● **РАБОТА С МАТЕРИАЛОМ**
1. Кто ещё, кроме бабок, встречался на Тишинке, если верить тексту о рынке? Перечислите все упомянутые там группы людей, каждую отдельным пунктом.
2. Повторите слово в слово все десять записей из блока 1, но без отметок о картинках.

● **ФРАГМЕНТ ТЕКСТА**
|---|

Бабки – отдельный разговор. Откуда они такие брались – торгующие ворохом разнокалиберных варежек на одну руку («А что, люди ж разные бывают!»), дореволюционным нижним бельем питерских курсисток, вручную сшитым!, выпускным платьем лета 1941 года, пустыми баночками из-под «Кока-колы»…
А хотя, живет с тобой рядом какой-нибудь пенсионер, ты и не видишь его, он у тебя с подъездной стеной сливается, а на пестрой планете Тишинка он раз – и эпизодический персонаж всемирной истории, чреватый своим собственным отношением ко всему на свете.
У бабок был там свой местный профсоюз, или что-то типа того. Для многих сбывание барахла было не только системой выживания, но и стилем жизни, укладом, работой. И конкуренция, конечно, присутствовала достаточно жесткая, рынок все же, но «их» рыночные отношения больше походили на хорошо продуманный спектакль. Прицениваешься, (это ритуал, не выгоды ради, выгода – миф, просто таков порядок), торгуешься с какой-нибудь бывшей укладчицей № 18 с «Красного Богатыря» по имени Эльвира (она так и говорила – «Девочки, зовите меня Эльвира, я всегда здесь стою», а у этой Эльвиры все зубы в «Красном Богатыре» остались), так вот, торгуешься, а рядом, тряпье разложившая конкурентка, товар свей соседки всячески «разоблачает» и вшами осыпает.
Мелкая перебранка – и вот – ты уже у обоих отоварился, одну облегчил на шесть мещанских слоников, седьмой отсутствует, другую на летнюю панамку «Члена Общества Трудовых Резервов» с жженым пятном внутри, видимо панамка служила кому-то сковородной прихваткой.
Бабульки себе цену знали и материалом своим занимались профессионально. Да и не только они. Там встречалось столько интересного чумового народа – какие-то исследователи глубинки с лубками и самоварами, не раз сидевшие «золотые руки» с пластмассовыми инкрустациями, спившиеся полярники с компасами и биноклями, рассыпающиеся на глазах «аристократы», помнящие трехсотлетие Дома Романовых, просто потомственные старьевщики.

|---|

● **ИЗВЛЕЧЁННЫЕ ЗАПИСИ**
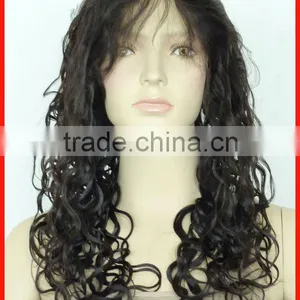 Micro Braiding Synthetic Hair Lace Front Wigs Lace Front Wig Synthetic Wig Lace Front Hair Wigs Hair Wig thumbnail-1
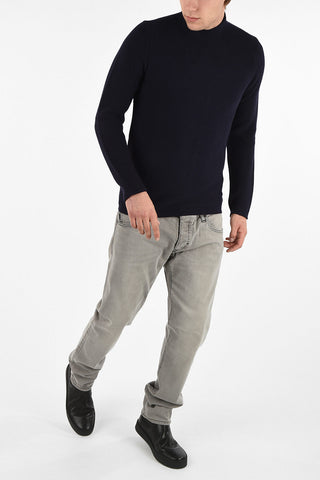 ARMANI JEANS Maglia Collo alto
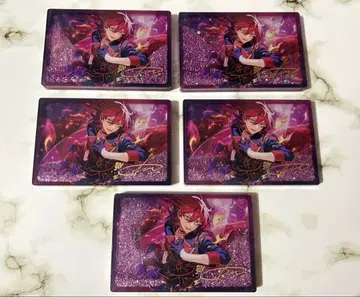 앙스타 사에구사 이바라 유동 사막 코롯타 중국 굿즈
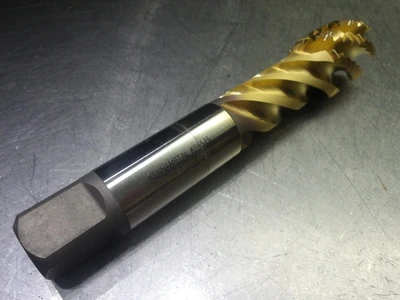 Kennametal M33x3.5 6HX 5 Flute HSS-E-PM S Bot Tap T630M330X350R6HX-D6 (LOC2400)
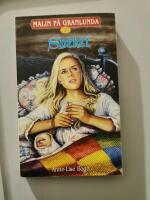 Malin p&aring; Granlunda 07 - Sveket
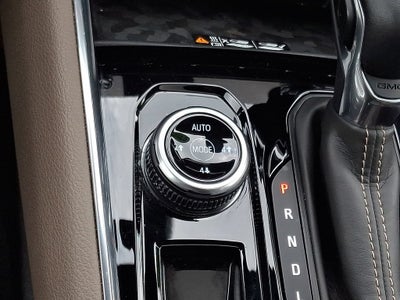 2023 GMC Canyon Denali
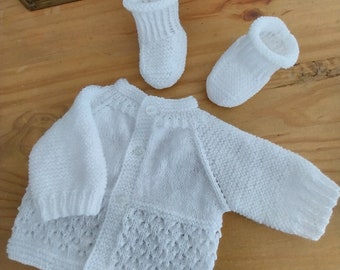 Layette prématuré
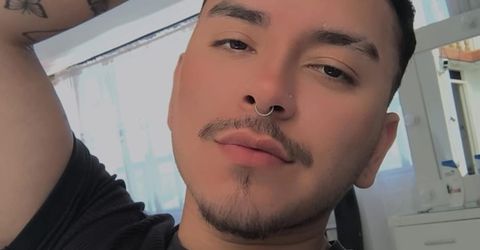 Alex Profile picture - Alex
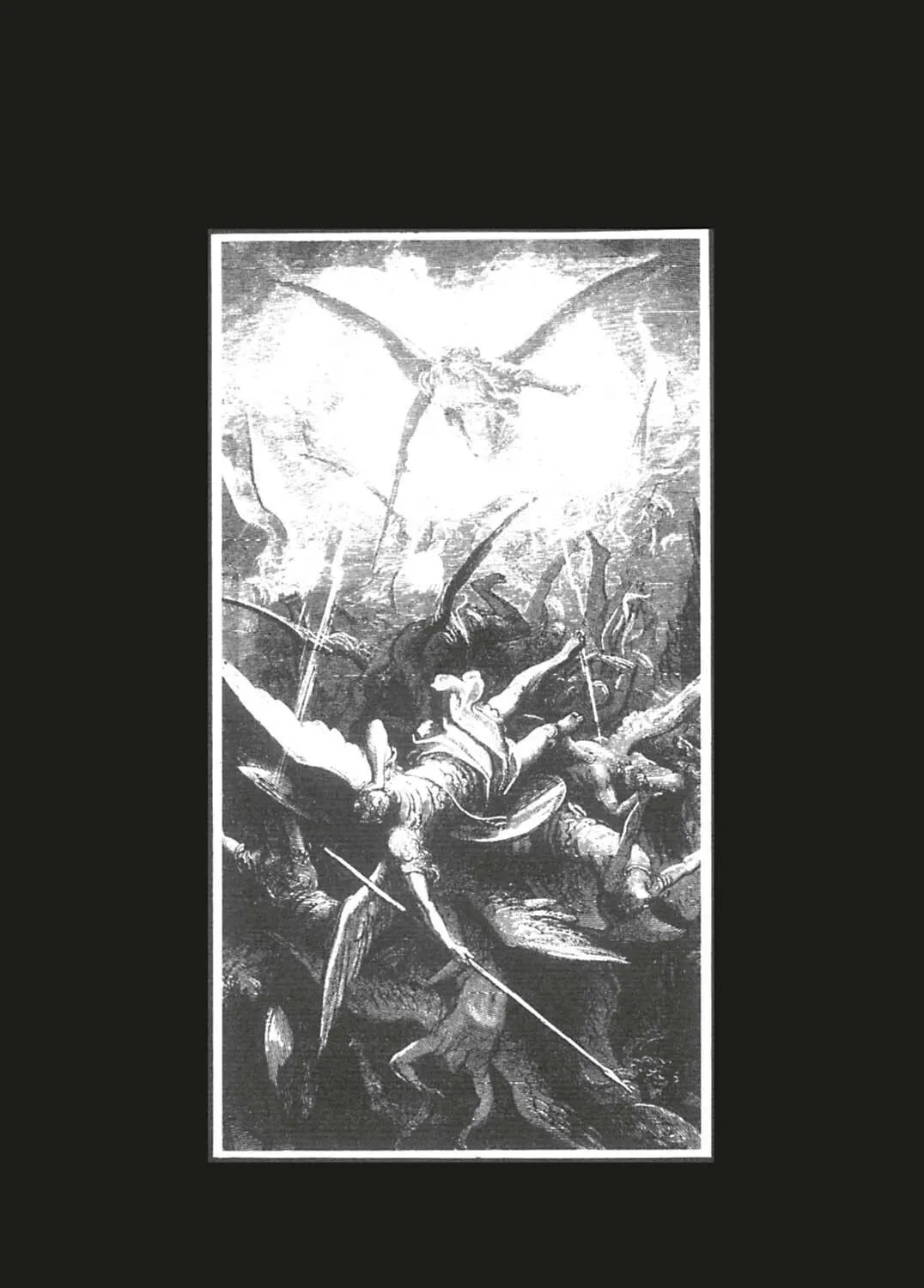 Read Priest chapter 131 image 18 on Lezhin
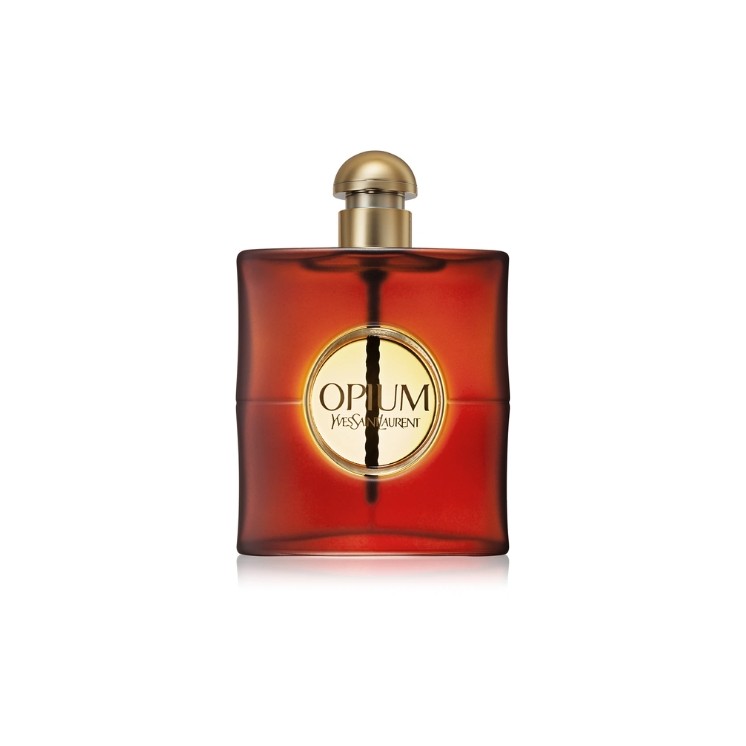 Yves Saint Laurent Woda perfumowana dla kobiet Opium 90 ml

|---|

● **ОТВЕТЫ ПО ЗАДАНИЯМ**
1.
- исследователи глубинки с лубками и самоварами
- не раз сидевшие «золотые руки» с пластмассовыми инкрустациями
- спившиеся полярники с компасами и биноклями
- рассыпающиеся на глазах «аристократы», помнящие трехсотлетие Дома Романовых
- потомственные старьевщики

2.
 Micro Braiding Synthetic Hair Lace Front Wigs Lace Front Wig Synthetic Wig Lace Front Hair Wigs Hair Wig thumbnail-1
 ARMANI JEANS Maglia Collo alto
 앙스타 사에구사 이바라 유동 사막 코롯타 중국 굿즈
 Kennametal M33x3.5 6HX 5 Flute HSS-E-PM S Bot Tap T630M330X350R6HX-D6 (LOC2400)
 Malin p&aring; Granlunda 07 - Sveket
 2023 GMC Canyon Denali
 Layette prématuré
 Alex Profile picture - Alex
 Read Priest chapter 131 image 18 on Lezhin
 Yves Saint Laurent Woda perfumowana dla kobiet Opium 90 ml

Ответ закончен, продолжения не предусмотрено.